─── Input ───

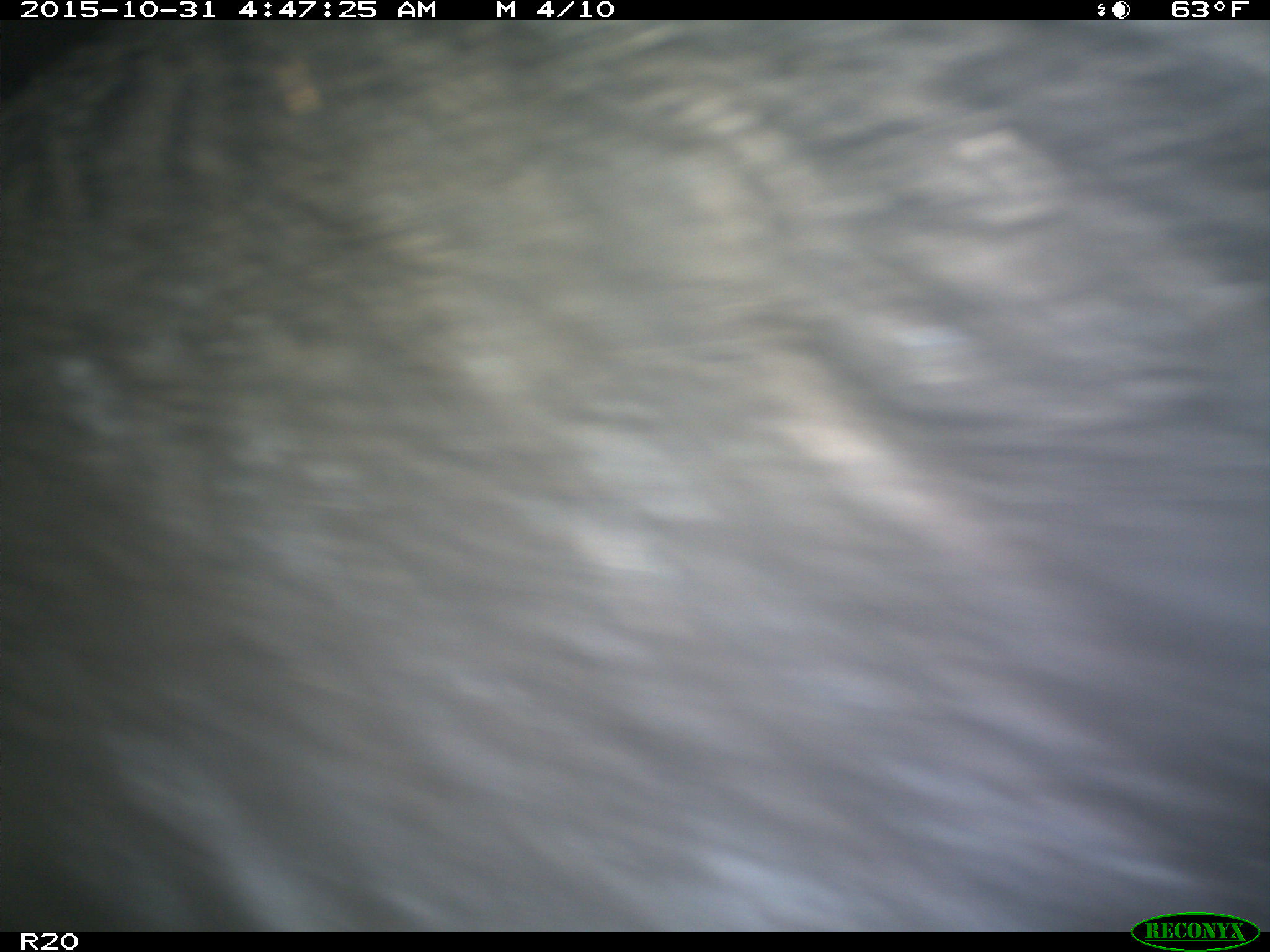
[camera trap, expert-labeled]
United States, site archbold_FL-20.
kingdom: Animalia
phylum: Chordata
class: Mammalia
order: Artiodactyla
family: Suidae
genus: Sus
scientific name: Sus scrofa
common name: wild boar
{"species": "Sus scrofa (wild boar)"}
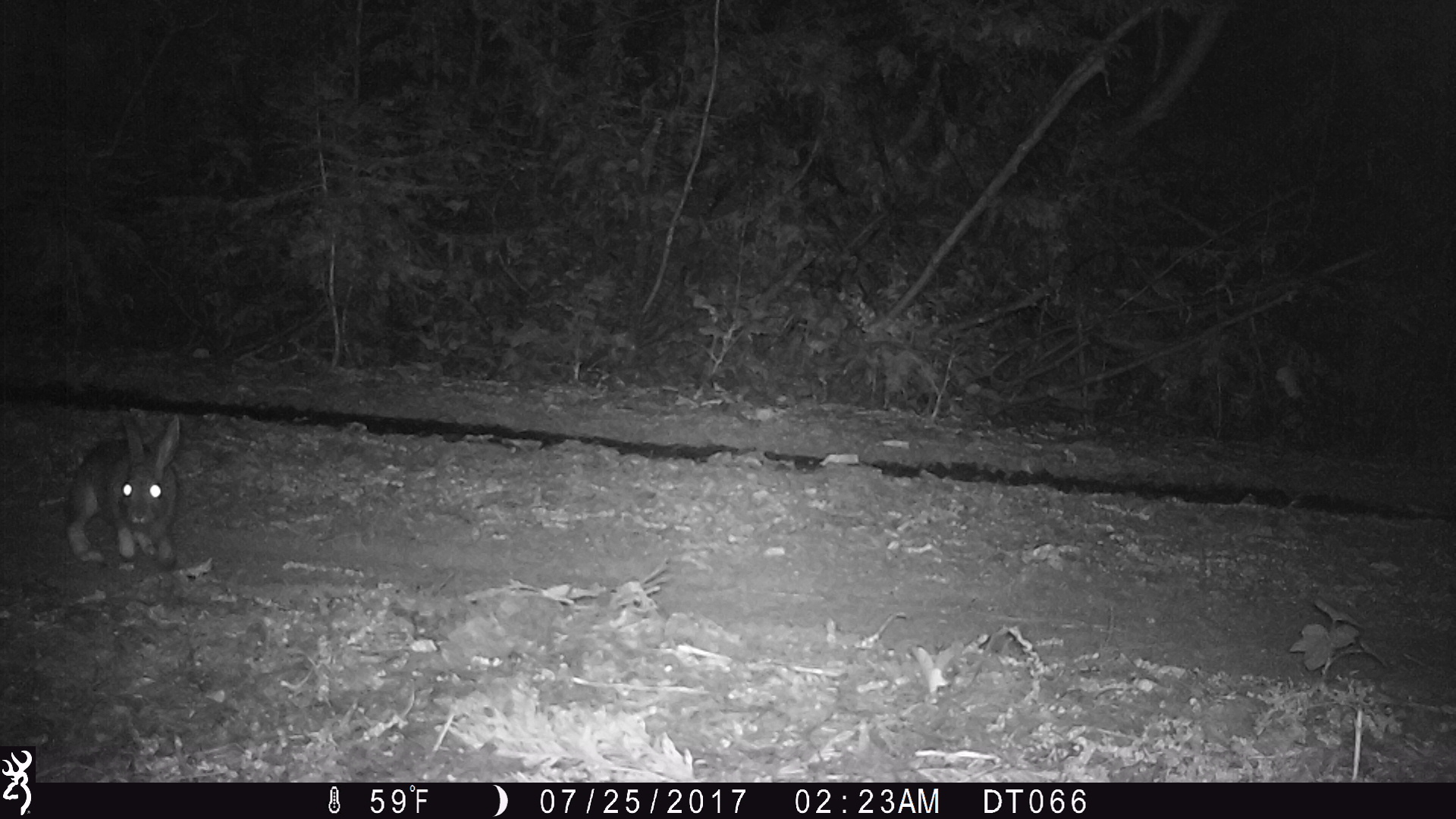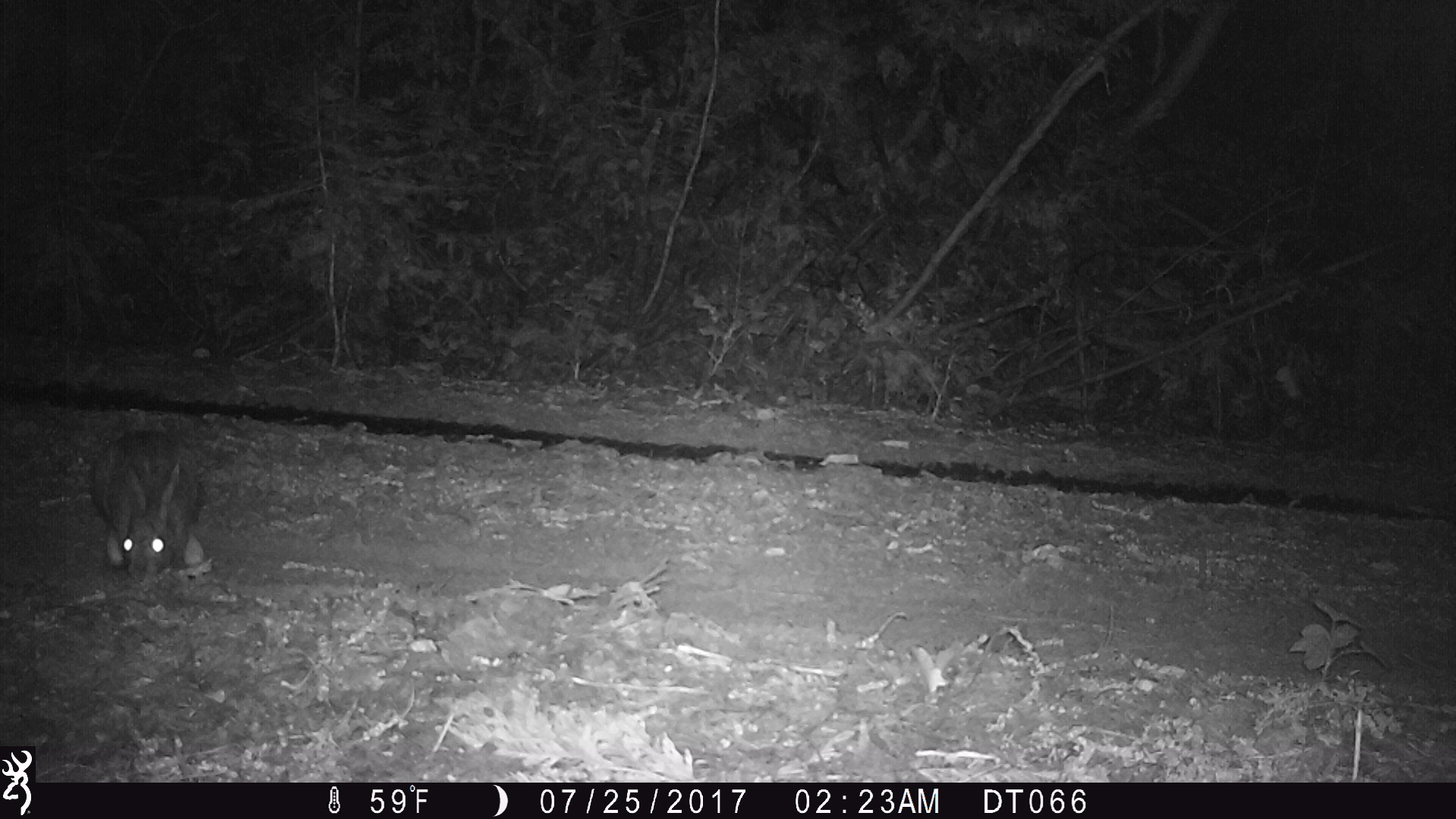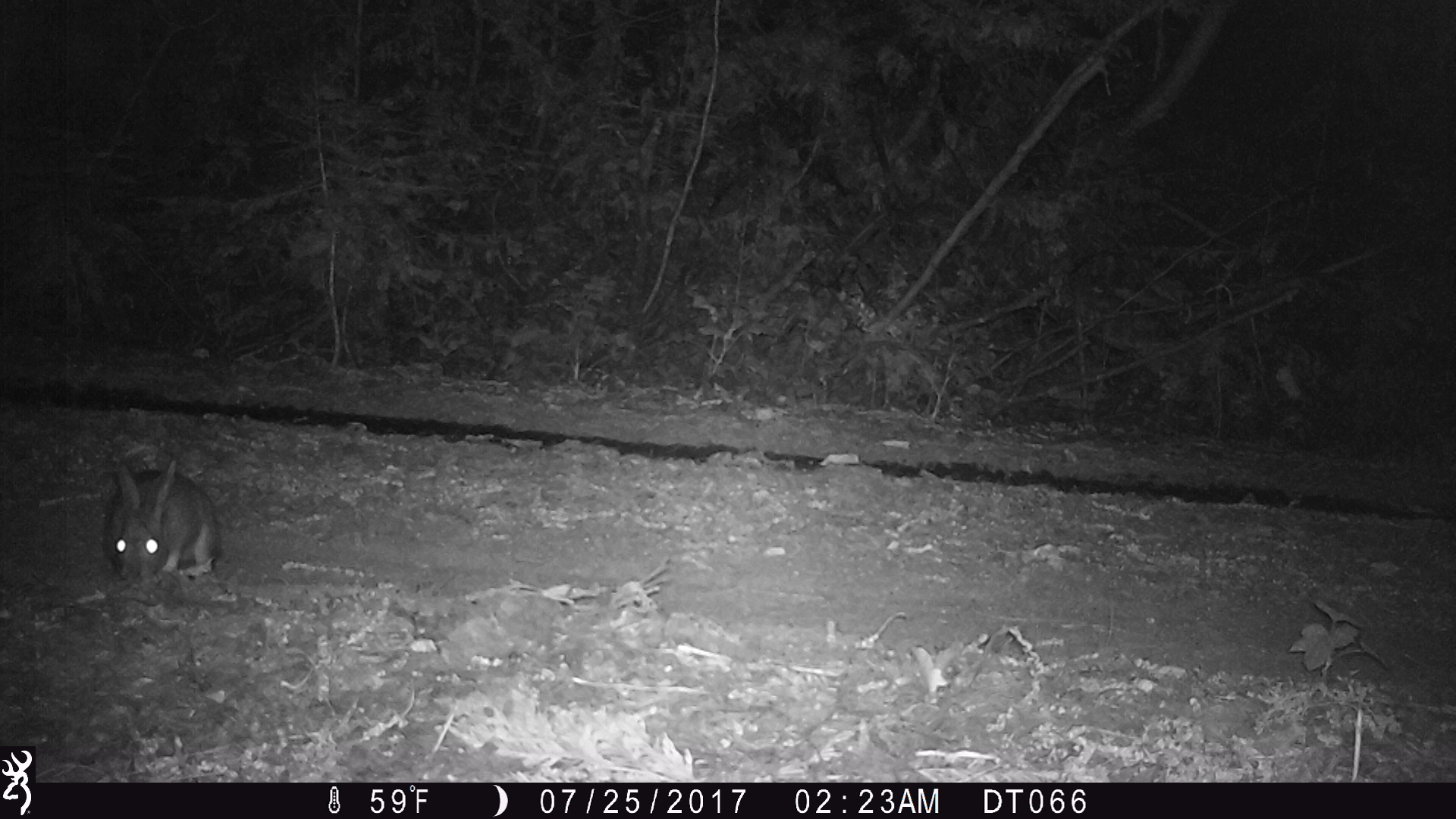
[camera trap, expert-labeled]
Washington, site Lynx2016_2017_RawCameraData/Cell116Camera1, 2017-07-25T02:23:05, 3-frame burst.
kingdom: Animalia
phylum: Chordata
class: Mammalia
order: Lagomorpha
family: Leporidae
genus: Lepus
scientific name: Lepus americanus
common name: snowshoe hare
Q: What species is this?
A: Lepus americanus (snowshoe hare).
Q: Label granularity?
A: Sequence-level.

───

Transcribe all of the records above character for character. Exclude the pictures.

Expected answer
[camera trap, expert-labeled]
United States, site archbold_FL-20.
kingdom: Animalia
phylum: Chordata
class: Mammalia
order: Artiodactyla
family: Suidae
genus: Sus
scientific name: Sus scrofa
common name: wild boar
{"species": "Sus scrofa (wild boar)"}
[camera trap, expert-labeled]
Washington, site Lynx2016_2017_RawCameraData/Cell116Camera1, 2017-07-25T02:23:05, 3-frame burst.
kingdom: Animalia
phylum: Chordata
class: Mammalia
order: Lagomorpha
family: Leporidae
genus: Lepus
scientific name: Lepus americanus
common name: snowshoe hare
Q: What species is this?
A: Lepus americanus (snowshoe hare).
Q: Label granularity?
A: Sequence-level.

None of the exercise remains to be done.